## [KUTIPAN SUMBER]
**********

Funco, ini hasil sharing dengan petugas leasing di lapangan, kalau mau kredit 
motor atau yang sebangsanya, wartawan itu salah satu profesi yang harus 
diteliti 
lagi. Selain wartawan ada juga profesi lainnya, militer...
Mungkin yang dimaksudkan itu wartawan yang tidak punya penghasilan tetap, kalau 
ditagih banyak alasan dan suka menggunakan kekuatan lain...
Tentang kesejahteraan, wartawan juga seperti profesi lainnya harus ikut 
Jamsostek, gajinya layak (minimal tidak menyalahi UMP, inipun bila dibandingkan 
kebutuhannya masih sangat kurang).
Betul apa yang dikatakan Femmy, Jamsostek itu sangat membantu. aku kalau sakit 
tidak pernah mengeluarkan duit untuk bayar dokter dan obat. padahal wartawan 
itu 
sering sakit, sering liputan dan sering begadang, meskipun entah dengan 
siapa....yang kemudian mengakibatkan sakit (kalau Rully Lamusu itu mojoknya 
yang 
enak2, sakitnya juga lain. hahhaa). Kita orang Indonesia ini kan kalau sakit 
langsung jatuh miskin, karena gak banyak tabungan, gak ada asuransi 
kesehatan....

**********

## [TUGAS 1]
Salin kata demi kata bagian teks tentang profesi wartawan dan Jamsostek di atas, antara "Mungkin yang dimaksudkan" dan "kesehatan....", keduanya termasuk.

Butir Tersimpan

**********

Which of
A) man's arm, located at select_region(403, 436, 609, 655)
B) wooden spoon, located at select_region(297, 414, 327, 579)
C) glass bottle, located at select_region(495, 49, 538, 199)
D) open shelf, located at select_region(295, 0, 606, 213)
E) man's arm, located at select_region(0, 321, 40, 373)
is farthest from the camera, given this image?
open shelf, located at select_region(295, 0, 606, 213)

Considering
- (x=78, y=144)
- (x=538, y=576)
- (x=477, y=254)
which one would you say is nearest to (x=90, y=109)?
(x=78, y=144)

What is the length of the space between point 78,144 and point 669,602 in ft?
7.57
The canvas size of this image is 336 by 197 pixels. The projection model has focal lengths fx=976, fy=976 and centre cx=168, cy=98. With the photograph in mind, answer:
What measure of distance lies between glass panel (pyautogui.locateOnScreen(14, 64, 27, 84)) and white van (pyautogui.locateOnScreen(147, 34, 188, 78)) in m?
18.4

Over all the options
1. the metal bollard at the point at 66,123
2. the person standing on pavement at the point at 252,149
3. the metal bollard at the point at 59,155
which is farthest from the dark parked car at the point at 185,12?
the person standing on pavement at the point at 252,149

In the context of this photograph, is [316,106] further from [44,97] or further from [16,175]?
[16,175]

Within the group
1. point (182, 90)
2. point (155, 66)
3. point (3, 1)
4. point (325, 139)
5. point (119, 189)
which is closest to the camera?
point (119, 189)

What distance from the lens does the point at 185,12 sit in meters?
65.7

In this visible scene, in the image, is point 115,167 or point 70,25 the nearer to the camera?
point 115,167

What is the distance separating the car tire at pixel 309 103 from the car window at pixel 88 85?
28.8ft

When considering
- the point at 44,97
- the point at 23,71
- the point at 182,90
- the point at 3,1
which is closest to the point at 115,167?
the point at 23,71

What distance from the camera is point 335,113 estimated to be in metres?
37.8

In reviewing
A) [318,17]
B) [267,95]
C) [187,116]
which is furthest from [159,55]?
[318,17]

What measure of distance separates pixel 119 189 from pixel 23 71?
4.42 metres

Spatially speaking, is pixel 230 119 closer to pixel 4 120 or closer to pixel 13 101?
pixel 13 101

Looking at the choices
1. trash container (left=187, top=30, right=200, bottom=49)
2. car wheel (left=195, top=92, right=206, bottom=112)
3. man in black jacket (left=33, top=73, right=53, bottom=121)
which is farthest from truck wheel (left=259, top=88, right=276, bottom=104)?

**********

## [TUGAS 2]
Perbarui baris-baris catatan di atas mulai dari baris yang memuat "Looking at the choices" sampai akhir catatan, keduanya termasuk, dengan mengganti "trash container" menjadi "waste bin" tanpa mengubah bagian lain. Tuliskan hanya baris-baris tersebut.

## [JAWABAN YANG DIHARAPKAN 1]
Mungkin yang dimaksudkan itu wartawan yang tidak punya penghasilan tetap, kalau 
ditagih banyak alasan dan suka menggunakan kekuatan lain...
Tentang kesejahteraan, wartawan juga seperti profesi lainnya harus ikut 
Jamsostek, gajinya layak (minimal tidak menyalahi UMP, inipun bila dibandingkan 
kebutuhannya masih sangat kurang).
Betul apa yang dikatakan Femmy, Jamsostek itu sangat membantu. aku kalau sakit 
tidak pernah mengeluarkan duit untuk bayar dokter dan obat. padahal wartawan 
itu 
sering sakit, sering liputan dan sering begadang, meskipun entah dengan 
siapa....yang kemudian mengakibatkan sakit (kalau Rully Lamusu itu mojoknya 
yang 
enak2, sakitnya juga lain. hahhaa). Kita orang Indonesia ini kan kalau sakit 
langsung jatuh miskin, karena gak banyak tabungan, gak ada asuransi 
kesehatan....

## [JAWABAN YANG DIHARAPKAN 2]
Looking at the choices
1. waste bin (left=187, top=30, right=200, bottom=49)
2. car wheel (left=195, top=92, right=206, bottom=112)
3. man in black jacket (left=33, top=73, right=53, bottom=121)
which is farthest from truck wheel (left=259, top=88, right=276, bottom=104)?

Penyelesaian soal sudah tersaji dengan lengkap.